------ Records provided

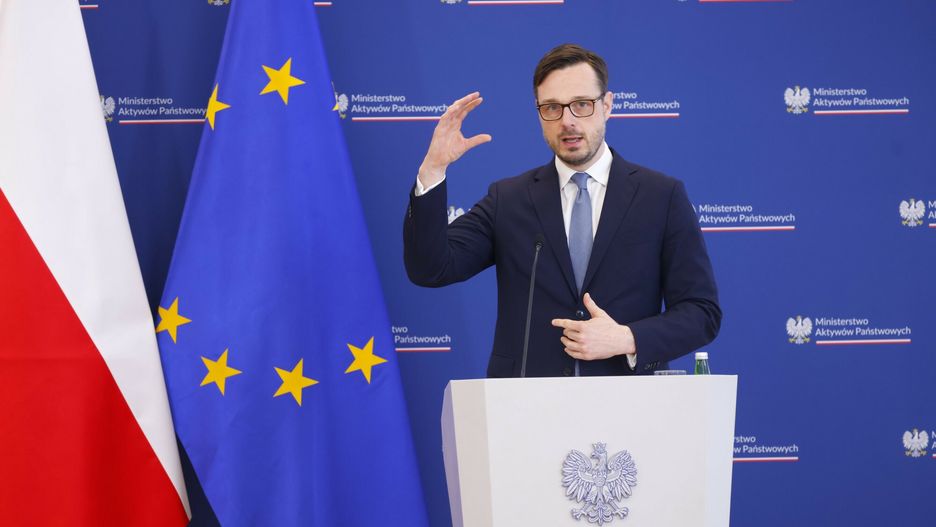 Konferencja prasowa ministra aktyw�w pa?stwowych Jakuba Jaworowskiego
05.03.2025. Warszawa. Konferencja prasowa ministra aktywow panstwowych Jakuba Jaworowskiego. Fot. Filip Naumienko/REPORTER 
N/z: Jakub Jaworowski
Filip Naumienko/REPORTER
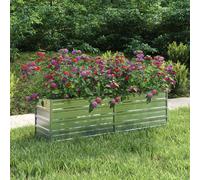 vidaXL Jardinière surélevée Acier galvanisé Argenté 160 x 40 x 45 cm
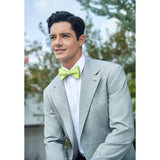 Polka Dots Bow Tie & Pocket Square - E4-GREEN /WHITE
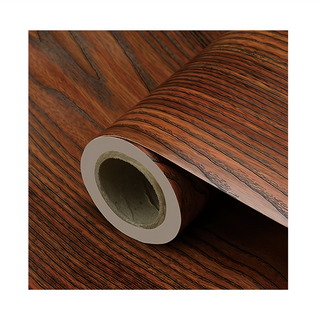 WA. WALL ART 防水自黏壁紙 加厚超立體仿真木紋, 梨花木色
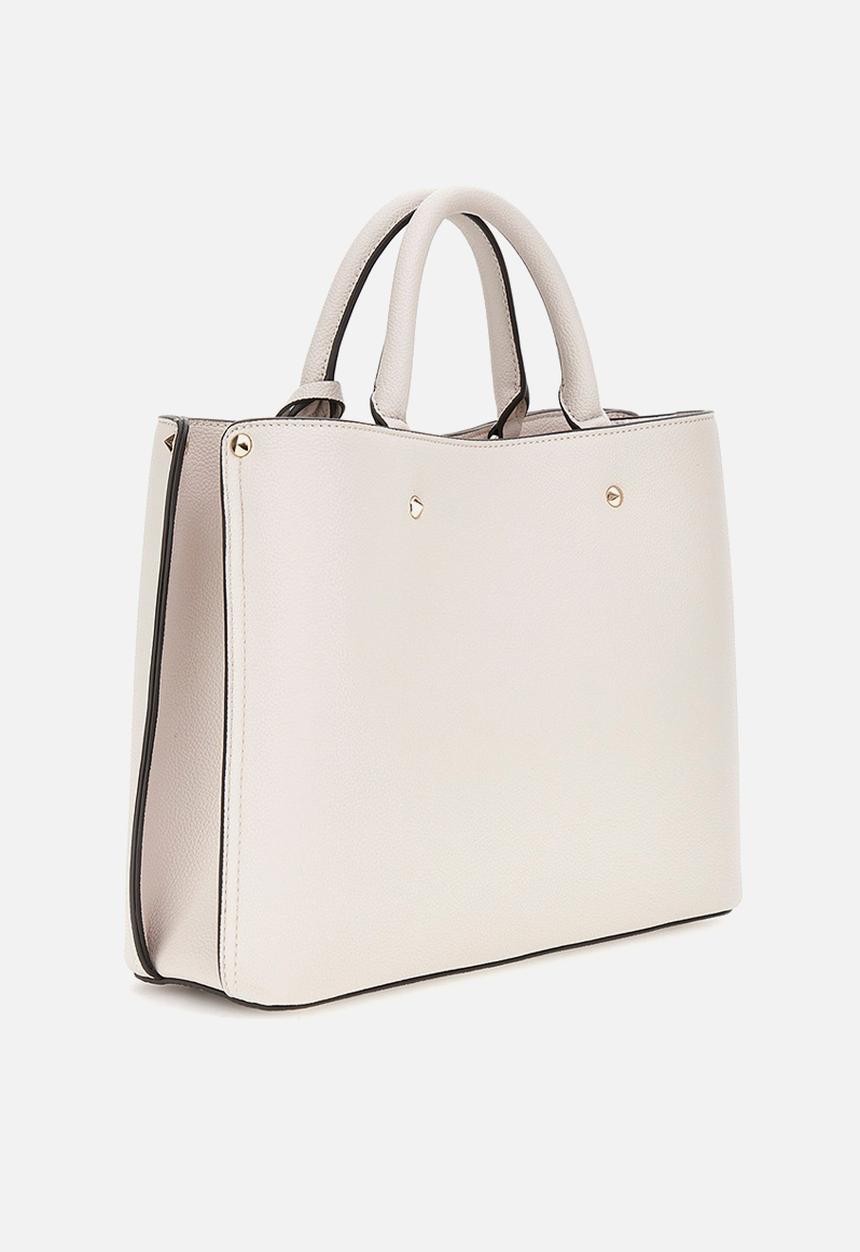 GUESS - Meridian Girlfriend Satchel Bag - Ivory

------------

What is needed -
Rewrite every line of the listing, swapping "Ivory" for "Black" and keeping everything else the same. Leave out the pictures.

Task output -
 Konferencja prasowa ministra aktyw�w pa?stwowych Jakuba Jaworowskiego
05.03.2025. Warszawa. Konferencja prasowa ministra aktywow panstwowych Jakuba Jaworowskiego. Fot. Filip Naumienko/REPORTER 
N/z: Jakub Jaworowski
Filip Naumienko/REPORTER
 vidaXL Jardinière surélevée Acier galvanisé Argenté 160 x 40 x 45 cm
 Polka Dots Bow Tie & Pocket Square - E4-GREEN /WHITE
 WA. WALL ART 防水自黏壁紙 加厚超立體仿真木紋, 梨花木色
 GUESS - Meridian Girlfriend Satchel Bag - Black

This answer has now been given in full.